In fact, guarantees for chemical dry rot treatments may be harmful as they may lure the building owners into a false sense of security by allowing them to feel that they can afford to be less diligent with property maintenance.

==Historic buildings==
Richard Oxley of Oxley Conservation states that many remedial timber treatment companies simply do not know enough about the construction of historic buildings to be in a position to advise on appropriate repairs and treatments. He has experience of irreparable damage being done through such lack of knowledge (Oxley, 1995) as does Dr Ridout.

The methods and approaches used to assess and repair timbers in historic buildings have changed considerably in recent years, with a move away from wall irrigation, damage to decorative features during invasive survey work, and unnecessary cutting out or chemical treatment of timbers.
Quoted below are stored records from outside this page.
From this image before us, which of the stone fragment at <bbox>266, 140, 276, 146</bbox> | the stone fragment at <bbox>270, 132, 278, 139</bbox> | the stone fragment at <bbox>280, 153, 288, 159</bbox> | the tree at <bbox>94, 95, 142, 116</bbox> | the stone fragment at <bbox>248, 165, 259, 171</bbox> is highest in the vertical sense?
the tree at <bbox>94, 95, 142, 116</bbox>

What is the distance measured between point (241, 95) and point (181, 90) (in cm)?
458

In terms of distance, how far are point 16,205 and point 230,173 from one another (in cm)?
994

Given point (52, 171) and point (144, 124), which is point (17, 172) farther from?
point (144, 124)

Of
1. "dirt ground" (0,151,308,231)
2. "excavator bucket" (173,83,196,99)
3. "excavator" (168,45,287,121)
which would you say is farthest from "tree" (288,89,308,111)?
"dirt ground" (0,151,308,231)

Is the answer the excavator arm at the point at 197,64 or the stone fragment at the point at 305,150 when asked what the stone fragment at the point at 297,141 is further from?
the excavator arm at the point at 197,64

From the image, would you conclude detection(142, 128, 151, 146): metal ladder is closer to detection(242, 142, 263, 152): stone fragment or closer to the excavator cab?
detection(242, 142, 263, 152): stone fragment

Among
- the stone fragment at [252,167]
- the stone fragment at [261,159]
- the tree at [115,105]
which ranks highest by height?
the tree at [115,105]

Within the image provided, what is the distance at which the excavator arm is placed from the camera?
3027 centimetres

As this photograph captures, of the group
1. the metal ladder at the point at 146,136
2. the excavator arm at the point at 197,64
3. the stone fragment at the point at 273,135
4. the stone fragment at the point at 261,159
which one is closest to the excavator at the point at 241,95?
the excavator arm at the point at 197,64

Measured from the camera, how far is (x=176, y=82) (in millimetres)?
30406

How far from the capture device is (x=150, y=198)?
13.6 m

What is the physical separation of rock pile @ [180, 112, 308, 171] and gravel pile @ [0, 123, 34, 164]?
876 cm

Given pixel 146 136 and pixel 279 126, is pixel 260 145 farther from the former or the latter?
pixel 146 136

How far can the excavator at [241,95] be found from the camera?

With its emphasis on reducing the amount of building fabric to be removed, the environmental approach obviously has attractions for heritage organisations whose primary purpose is to preserve buildings. A number of these organisations support the environmental approach, for example Dr. Brian Ridout's book Timber Decay in Buildings, The Conservation Approach to Treatment being jointly published by English Heritage and Historic Scotland. Historic Scotland's "Technical Advice Note 24" advocates the use of environmental treatment of dry rot, as does advice on the Society for the Preservation of Ancient Building's website.